◆ What the task asks ◆
The answer must be one number: how many lines below contain the word "acetoacetate".

[Items from a data source]
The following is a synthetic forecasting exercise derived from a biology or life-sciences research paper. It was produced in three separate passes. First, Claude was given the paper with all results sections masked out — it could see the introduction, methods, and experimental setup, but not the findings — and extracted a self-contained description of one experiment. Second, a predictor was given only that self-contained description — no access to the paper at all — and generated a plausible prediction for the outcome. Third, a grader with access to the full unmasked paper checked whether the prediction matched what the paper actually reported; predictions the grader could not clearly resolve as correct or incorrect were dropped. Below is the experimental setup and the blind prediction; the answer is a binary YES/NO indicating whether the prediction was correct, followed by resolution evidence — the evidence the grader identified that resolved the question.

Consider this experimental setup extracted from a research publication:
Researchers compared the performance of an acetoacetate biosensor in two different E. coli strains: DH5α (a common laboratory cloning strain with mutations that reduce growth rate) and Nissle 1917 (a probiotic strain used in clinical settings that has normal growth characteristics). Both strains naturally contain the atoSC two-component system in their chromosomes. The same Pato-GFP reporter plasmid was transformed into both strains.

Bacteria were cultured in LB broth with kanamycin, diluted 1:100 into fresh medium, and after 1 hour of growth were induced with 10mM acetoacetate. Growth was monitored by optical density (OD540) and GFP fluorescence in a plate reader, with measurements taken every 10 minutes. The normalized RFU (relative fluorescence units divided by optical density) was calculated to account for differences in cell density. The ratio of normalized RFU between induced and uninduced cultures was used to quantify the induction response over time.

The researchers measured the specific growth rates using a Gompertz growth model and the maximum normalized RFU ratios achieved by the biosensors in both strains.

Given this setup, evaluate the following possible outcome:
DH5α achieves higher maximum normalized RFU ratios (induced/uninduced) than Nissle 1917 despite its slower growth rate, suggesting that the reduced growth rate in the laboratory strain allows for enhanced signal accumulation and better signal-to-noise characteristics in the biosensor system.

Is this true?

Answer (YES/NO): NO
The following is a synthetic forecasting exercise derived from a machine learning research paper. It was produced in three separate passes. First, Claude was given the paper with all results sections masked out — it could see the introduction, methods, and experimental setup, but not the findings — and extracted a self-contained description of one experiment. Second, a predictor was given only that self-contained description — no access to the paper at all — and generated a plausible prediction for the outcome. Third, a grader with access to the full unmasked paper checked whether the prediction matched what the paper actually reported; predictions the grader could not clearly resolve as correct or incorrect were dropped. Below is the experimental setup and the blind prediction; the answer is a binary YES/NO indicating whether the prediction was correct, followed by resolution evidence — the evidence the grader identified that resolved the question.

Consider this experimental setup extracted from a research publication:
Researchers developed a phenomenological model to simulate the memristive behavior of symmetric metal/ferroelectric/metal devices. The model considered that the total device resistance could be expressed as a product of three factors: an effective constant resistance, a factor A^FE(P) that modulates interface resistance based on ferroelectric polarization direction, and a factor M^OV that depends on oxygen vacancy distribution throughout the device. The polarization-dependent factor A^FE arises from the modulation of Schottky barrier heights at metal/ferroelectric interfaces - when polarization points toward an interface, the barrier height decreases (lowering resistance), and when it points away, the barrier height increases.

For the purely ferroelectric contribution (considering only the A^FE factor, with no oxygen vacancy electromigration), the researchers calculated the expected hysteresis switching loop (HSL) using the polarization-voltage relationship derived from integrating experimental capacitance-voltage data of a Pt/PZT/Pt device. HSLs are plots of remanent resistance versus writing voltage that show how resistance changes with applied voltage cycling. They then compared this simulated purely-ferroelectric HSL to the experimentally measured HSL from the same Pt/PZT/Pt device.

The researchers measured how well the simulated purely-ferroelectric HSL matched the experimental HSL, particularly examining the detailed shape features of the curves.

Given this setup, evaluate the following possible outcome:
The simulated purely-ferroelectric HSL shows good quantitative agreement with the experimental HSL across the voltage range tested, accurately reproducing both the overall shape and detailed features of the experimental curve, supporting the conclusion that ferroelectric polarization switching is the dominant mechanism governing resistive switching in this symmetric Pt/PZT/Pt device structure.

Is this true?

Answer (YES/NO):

◆ Exercise solution ◆
2